The Vancouver Waterfront is starting to take shape

Construction is set to begin later this year on long-in-the-works $1.3 billion project

By Amy Fischer, Columbian City Government Reporter
Published: January 17, 2016, 6:07am
2 Photos
An aerial photograph shot Jan. 7 shows the site of the 32-acre Waterfront Vancouver project. Construction on five buildings and a city park is set to begin this summer.
An aerial photograph shot Jan. 7 shows the site of the 32-acre Waterfront Vancouver project. Construction on five buildings and a city park is set to begin this summer. (The Columbian) Photo Gallery

This is the year big things will happen at the Waterfront Vancouver, an ambitious $1.3 billion commercial and residential project nearly a decade in the making.

Developers have announced the first restaurant and office building tenants to sign onto the project: Twigs Bistro and Martini Bar and M.J. Murdock Charitable Trust. The city has lined up money for a $17 million waterfront park at the heart of the 21-block project featuring a futuristic, cable-suspended pier.

Construction on the park and five buildings — two restaurant buildings, two apartment buildings and one office building — is slated to begin this summer.

Vancouver Mayor Tim Leavitt called it “an extremely exciting period for our community.”

“There’s been a lot of hard work, a lot of persistence, a lot of great collaboration between the public and private partners involved,” he said Wednesday. “To bring it to fruition after eight years of diligence, it’s nice to know we’ll see the shovels turning some dirt this year. … It’s turning the page into a bright, exciting and prosperous future.”

‘The long game’

Despite developers repeatedly stating for more than a year that they’ve signed a hotel for the project, no announcement has been forthcoming.

This month, Barry Cain, president of Tualatin, Ore.-based Gramor Development, said the hotel he’d been working with most recently “isn’t in a position to move forward … so we’re looking at our other choices. … We just don’t have anything to announce, unfortunately.”

Cain said Jan. 5 that he’d just gotten out of a meeting with another hotel company that had made an offer on the property, which he called a “great” location for a hotel.

“They’re interested, and it’s a good brand,” he said. “Hopefully, we’ll get something settled.”

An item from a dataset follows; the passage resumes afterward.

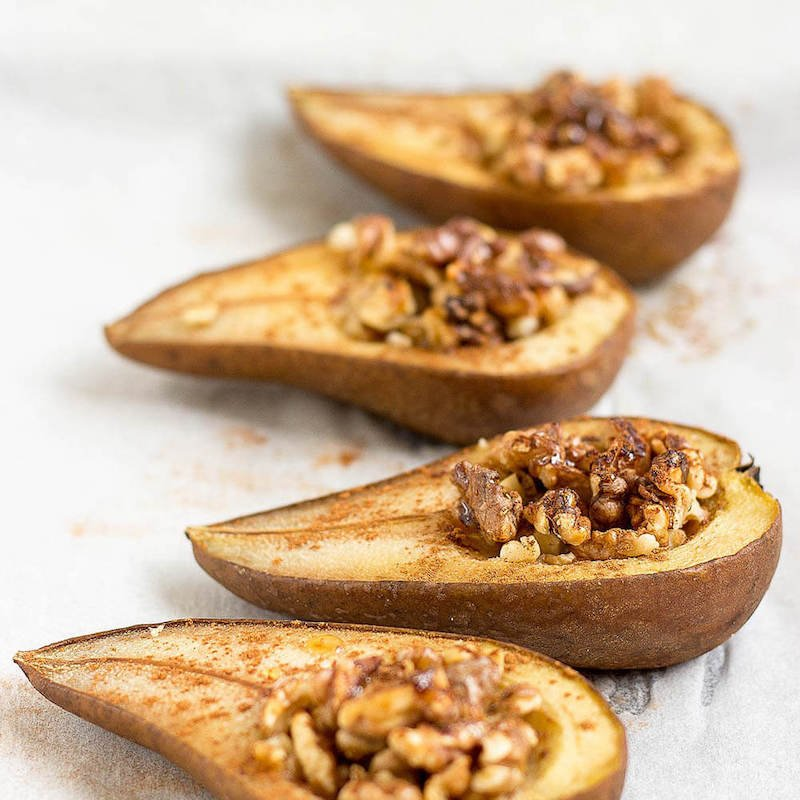 Cinnamon Baked Pears With Walnuts and Maple Syrup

City officials say they aren’t concerned by the delay in signing on a hotel. In Gramor’s development agreement with the city, there’s no mention of a hotel as a requirement for the project’s first phase, but at least four buildings on at least three blocks must be under construction by July 1, 2017, said Community and Economic Development Director Chad Eiken.

Eiken said the city wants to see urban-scale development at the waterfront soon. However, developments don’t typically start with hotels. Restaurants, offices and residential units usually come first, he said.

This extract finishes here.